[Begin Excerpted passage]
AS A FILM about progress--physical, social, and technological--Stanley Kubrick's huge and provocative 2001: A Space Odyssey remains essentially linear until its extraordinary ending. In the final transfiguration, director Kubrick and co-author Arthur Clarke (Childhood's End) suggest that evolutionary progress may in face be cyclical, perhaps in the shape of a helix formation. Man progresses to a certain point in evolution, then begins again from scratch on a higher level. Much of 2001's conceptual originality derives from its being both anti-Christian and anti-evolutionary in its theme of man's progress controlled by an ambiguous extra-terrestrial force, possibly both capricious and destructive.

If the above seems a roundabout way to open a discussion of an eleven-million dollar Cinerama spectacular, it can only be said that Kubrick's film is as personal as it is expensive, and as ambitious an attempt at metaphysical philosophy as it is at creating a superb science-fiction genre film. Consequently, 2001 is probable commercial poison. A sure-fire audience baffler guaranteed to empty any theatre of ten per cent of its audience, 2001 is even now being re-edited by Kubrick to shorten the 165 minute length by 15-odd minutes. 2001, as it is being shown in Boston now, is in a transitional stage, the theatre currently exhibiting a spliceridden rough-cut while awaiting new prints from the MGM labs.
[End Excerpted passage]
> [Written problem]: Resume the review of 2001: A Space Odyssey, starting right after its last sentence. The listing that comes next is separate material, unrelated to the film review above.
[Begin Collected data]
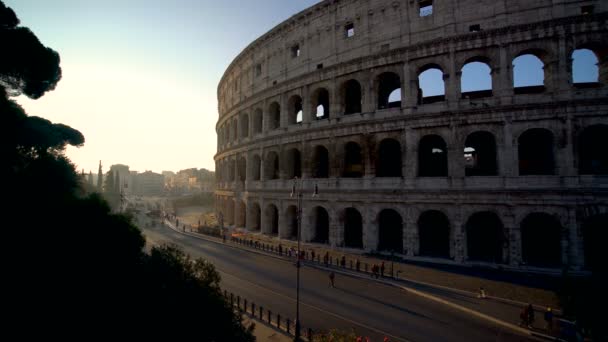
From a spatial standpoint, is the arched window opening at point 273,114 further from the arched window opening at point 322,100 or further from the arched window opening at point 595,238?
[End Collected data]
> [Output]:
Although some sequences are gone, most of the cutting consists of shortening lengthy shots which dwelled on slow and difficult operation of space-age machinery. Kubrick probably regrets his current job of attempting to satisfy future audiences: the trimming of two sequences involving the mechanics of entering and controlling "space pods," one-man space ships launched from the larger craft, may emphasize plot action but only at the expense of the eerie and important continuity of technology that dominates most of the film. 2001 is, among other things, a slow-paced intricate stab at creating an aesthetic from natural and material things we have never seen before: the film's opening, "The Dawn of Man," takes place four million years ago (with a cast composed solely of australopithecine, tapirs, and a pre-historic leopard), and a quick cut takes us past the history of man into the future.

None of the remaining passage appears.